Even better, under the covers, XmlWriter uses System.Xml.Base64Encoder to do this. This class encodes its inputs in chunks, thereby avoiding the excessive memory use and potential out-of-memory exceptions described above.
I can't reproduce the problem you are having. Even with individual files as large as 267 MB to 1.92 GB, I'm not seeing any elements being skipped. The only problem I am seeing is that the temporary var ms = new MemoryStream(); exceeds its 2 GB buffer limit eventually, whereupon an exception gets thrown. I replaced this with a direct stream, and that problem went away:
using (var stream = File.Open(outputPath, FileMode.Create, FileAccess.ReadWrite))
That being said, your design will eventually run up against memory limits for a sufficiently large number of sufficiently large files, since you load all of them into memory before serializing. If this is happening, somewhere in your production code you may be catching and swallowing the OutOfMemoryException without realizing it, leading to the problem you are seeing.

Recorded information:
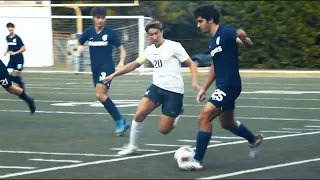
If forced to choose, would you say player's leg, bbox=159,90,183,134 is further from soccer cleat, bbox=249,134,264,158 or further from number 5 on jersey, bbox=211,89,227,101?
number 5 on jersey, bbox=211,89,227,101

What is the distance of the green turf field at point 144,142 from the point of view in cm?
977

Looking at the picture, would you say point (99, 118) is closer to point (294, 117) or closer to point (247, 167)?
point (294, 117)

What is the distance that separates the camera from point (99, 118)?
16.0 metres

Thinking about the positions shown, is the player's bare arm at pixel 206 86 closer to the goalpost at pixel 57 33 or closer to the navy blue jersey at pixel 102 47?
the navy blue jersey at pixel 102 47

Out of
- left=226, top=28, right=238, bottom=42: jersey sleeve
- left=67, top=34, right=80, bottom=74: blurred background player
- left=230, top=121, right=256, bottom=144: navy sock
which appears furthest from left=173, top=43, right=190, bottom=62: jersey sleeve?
left=67, top=34, right=80, bottom=74: blurred background player

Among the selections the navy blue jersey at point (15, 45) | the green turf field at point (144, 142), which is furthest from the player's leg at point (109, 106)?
the navy blue jersey at point (15, 45)

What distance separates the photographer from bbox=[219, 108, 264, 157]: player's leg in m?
9.95

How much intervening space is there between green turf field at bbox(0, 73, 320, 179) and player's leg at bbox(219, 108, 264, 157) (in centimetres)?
20

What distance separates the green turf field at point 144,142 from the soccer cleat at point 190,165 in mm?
85

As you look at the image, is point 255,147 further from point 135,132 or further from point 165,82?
point 135,132

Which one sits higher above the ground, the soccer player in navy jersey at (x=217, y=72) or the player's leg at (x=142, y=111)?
the soccer player in navy jersey at (x=217, y=72)

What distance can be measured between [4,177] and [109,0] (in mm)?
41814

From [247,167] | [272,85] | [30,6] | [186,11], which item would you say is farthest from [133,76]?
[247,167]

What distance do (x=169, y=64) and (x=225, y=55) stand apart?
1409 millimetres
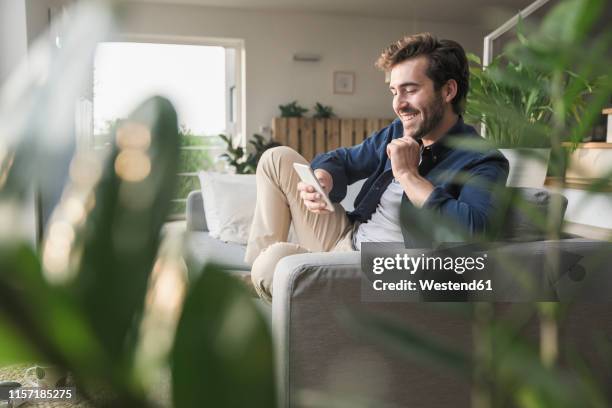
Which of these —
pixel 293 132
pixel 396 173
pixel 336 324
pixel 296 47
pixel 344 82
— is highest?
pixel 296 47

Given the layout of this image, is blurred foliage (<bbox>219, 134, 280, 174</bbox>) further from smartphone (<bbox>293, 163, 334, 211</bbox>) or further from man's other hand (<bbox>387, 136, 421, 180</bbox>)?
man's other hand (<bbox>387, 136, 421, 180</bbox>)

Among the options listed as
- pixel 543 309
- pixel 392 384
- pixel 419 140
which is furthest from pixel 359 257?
pixel 543 309

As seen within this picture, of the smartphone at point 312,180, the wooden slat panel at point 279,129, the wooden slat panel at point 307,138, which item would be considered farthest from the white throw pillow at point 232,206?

Written instruction A:
Rewrite the lines of the records as a Markdown table with the columns "Number" and "Line", starting with the line that contains "Among the options listed as" and going on through the last line of the records, leaving out blank lines.
Written instruction B:
Extend the passage on XmlWriter and memory limits past its final sentence.
The text and the records have no connection to each other.

Response A:
| Number | Line |
|---|---|
| 1 | Among the options listed as |
| 2 | - pixel 543 309 |
| 3 | - pixel 392 384 |
| 4 | - pixel 419 140 |
| 5 | which is furthest from pixel 359 257? |
| 6 | pixel 543 309 |
| 7 | As seen within this picture, of the smartphone at point 312,180, the wooden slat panel at point 279,129, the wooden slat panel at point 307,138, which item would be considered farthest from the white throw pillow at point 232,206? |

Response B:
As an alternative, I would suggest a streaming solution where you incrementally copy each file's contents to the XML output from within XmlSerializer by making your Document class implement IXmlSerializable:
public class Document : IXmlSerializable
{
public string DocumentPath { get; set; }
public string DocumentTitle
{
get
{
if (DocumentPath == null)
return null;
return Path.GetFileName(DocumentPath);
}
}
const string DocumentTitleName = "DocumentTitle";
const string BinaryDocumentName = "BinaryDocument";
#region IXmlSerializable Members
System.Xml.Schema.XmlSchema IXmlSerializable.GetSchema()
{
return null;
}
void ReadXmlElement(XmlReader reader)
{
if (reader.Name == DocumentTitleName)
DocumentPath = reader.ReadElementContentAsString();
}
void IXmlSerializable.ReadXml(XmlReader reader)
{
reader.ReadXml(null, ReadXmlElement);
}
void IXmlSerializable.WriteXml(XmlWriter writer)
{
writer.WriteElementString(DocumentTitleName, DocumentTitle ?? "");
if (DocumentPath != null)
{
try
{
using (var stream = File.OpenRead(DocumentPath))
{
// Write the start element if the file was successfully opened
writer.WriteStartElement(BinaryDocumentName);
try
{
var buffer = new byte[6 * 1024];
int read;
while ((read = stream.Read(buffer, 0, buffer.Length)) > 0)
writer.WriteBase64(buffer, 0, read);
}
finally
{
// Write the end element even if an error occurred while streaming the file.
writer.WriteEndElement();
}
}
}
catch (Exception ex)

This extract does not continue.